= Odd Arne Tjersland =

Norwegian psychologist

Odd Arne Tjersland (born 1947) is a Norwegian psychologist. He is a Professor of Clinical Psychology at the University of Oslo and a Research Professor at the Norwegian Centre for Violence and Traumatic Stress Studies. He is an expert on psychological treatment of children, youth and families, and has published many books and articles on child abuse and violence in close relationships.

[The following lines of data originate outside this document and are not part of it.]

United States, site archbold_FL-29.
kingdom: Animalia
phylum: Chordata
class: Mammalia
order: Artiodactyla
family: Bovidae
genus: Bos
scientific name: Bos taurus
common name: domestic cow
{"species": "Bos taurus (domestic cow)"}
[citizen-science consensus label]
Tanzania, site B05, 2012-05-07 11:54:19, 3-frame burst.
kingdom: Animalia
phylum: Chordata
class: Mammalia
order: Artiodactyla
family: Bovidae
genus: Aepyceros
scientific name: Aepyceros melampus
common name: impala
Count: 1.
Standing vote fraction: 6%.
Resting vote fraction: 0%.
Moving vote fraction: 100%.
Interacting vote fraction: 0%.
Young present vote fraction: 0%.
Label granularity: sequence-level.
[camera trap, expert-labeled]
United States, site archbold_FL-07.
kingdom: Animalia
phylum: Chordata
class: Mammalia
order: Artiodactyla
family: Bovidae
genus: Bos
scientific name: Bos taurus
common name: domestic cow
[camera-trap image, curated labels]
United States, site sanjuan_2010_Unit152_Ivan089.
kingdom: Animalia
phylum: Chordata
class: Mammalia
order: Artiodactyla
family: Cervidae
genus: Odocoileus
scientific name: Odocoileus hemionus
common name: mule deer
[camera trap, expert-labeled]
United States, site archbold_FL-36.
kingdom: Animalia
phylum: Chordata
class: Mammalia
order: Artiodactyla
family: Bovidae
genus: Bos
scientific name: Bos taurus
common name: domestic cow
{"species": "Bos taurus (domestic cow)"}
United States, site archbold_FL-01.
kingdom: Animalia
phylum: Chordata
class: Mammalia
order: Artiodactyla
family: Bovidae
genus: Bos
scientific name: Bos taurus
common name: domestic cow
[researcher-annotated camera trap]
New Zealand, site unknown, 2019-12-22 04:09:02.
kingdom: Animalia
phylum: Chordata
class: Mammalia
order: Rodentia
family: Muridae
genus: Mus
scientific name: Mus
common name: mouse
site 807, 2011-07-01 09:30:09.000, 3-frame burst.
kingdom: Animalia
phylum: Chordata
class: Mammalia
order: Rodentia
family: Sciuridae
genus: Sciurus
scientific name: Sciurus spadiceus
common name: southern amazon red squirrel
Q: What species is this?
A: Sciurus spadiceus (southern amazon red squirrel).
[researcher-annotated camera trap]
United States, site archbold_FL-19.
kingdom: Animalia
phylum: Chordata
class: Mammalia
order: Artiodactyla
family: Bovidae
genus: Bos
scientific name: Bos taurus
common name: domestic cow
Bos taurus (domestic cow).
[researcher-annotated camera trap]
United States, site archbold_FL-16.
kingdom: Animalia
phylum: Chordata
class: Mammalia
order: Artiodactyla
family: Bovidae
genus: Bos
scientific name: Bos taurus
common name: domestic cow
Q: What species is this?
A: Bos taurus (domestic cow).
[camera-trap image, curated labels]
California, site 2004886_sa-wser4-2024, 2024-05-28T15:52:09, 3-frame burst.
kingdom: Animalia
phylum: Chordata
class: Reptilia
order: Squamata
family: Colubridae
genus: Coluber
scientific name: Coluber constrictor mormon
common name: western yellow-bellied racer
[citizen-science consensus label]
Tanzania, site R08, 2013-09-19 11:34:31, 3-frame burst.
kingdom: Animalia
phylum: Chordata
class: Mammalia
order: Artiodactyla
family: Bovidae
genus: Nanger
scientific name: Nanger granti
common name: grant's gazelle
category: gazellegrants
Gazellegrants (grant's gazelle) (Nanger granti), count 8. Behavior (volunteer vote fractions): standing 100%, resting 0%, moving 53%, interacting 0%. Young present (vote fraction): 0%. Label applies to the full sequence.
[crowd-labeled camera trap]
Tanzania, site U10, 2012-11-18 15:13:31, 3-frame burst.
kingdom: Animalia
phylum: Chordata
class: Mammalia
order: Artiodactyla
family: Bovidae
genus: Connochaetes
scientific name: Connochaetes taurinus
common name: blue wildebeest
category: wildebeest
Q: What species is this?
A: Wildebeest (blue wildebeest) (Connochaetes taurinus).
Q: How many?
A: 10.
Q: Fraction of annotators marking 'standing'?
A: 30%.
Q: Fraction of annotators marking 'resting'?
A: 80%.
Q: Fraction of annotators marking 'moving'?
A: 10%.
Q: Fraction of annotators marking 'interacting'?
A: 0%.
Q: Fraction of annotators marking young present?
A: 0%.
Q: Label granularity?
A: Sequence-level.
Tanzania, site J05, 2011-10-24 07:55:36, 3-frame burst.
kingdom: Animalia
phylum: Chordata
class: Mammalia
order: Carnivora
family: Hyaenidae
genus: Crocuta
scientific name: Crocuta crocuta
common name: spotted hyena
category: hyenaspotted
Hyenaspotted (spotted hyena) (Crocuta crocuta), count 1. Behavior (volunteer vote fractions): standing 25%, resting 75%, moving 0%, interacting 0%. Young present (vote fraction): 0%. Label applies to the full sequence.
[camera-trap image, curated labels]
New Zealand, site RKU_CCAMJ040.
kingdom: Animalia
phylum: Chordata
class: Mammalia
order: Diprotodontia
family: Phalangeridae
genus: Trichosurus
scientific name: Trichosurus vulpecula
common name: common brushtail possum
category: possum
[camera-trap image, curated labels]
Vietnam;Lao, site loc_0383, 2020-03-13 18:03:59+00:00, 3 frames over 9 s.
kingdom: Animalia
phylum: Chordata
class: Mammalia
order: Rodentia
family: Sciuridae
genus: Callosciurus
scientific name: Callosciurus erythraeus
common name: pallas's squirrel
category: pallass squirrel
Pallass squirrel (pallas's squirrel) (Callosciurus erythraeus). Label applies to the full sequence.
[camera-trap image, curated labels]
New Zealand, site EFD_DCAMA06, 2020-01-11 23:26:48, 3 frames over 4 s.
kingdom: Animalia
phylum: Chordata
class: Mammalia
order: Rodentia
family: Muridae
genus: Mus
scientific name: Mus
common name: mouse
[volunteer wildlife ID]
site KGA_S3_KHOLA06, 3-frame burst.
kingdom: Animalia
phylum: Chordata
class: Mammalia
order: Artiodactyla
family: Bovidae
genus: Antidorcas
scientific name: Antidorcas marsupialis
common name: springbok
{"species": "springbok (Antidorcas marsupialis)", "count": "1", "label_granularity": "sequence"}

He graduated with the cand.psychol. degree at the University of Oslo in 1974, became a specialist in child psychology in 1986 and in clinical family psychology in 1995, and received the dr.philos. degree in psychology in 1993. He became associate professor of psychology at the University of Oslo in 1996 and full professor in clinical psychology in 2002.

==Books==
- Allianser. Verdier, teorier og metoder i sosialt arbeid. Gyldendal Akademisk, 2010. ISBN 978-82-05-40025-2.
- Våge å leve. En lærebok om alternative veier i behandling basert på erfaringene fra Tyrili. Tano-Aschehoug, 1998. ISBN 82-518-3657-3.
- Samlivsbrudd og foreldreskap. Meklingsprosessens psykologi. Universitetsforlaget, 1992. ISBN 82-00-21567-9.
- Atferdsterapi i Norge. Pax Forlag, 1980. ISBN 82-530-1097-4.
- Atferdsterapi - dressur eller hjelp til selvhjelp. Konsultasjonserfaringer fra familier. Universitetsforlaget, 1977. ISBN 82-00-01675-7.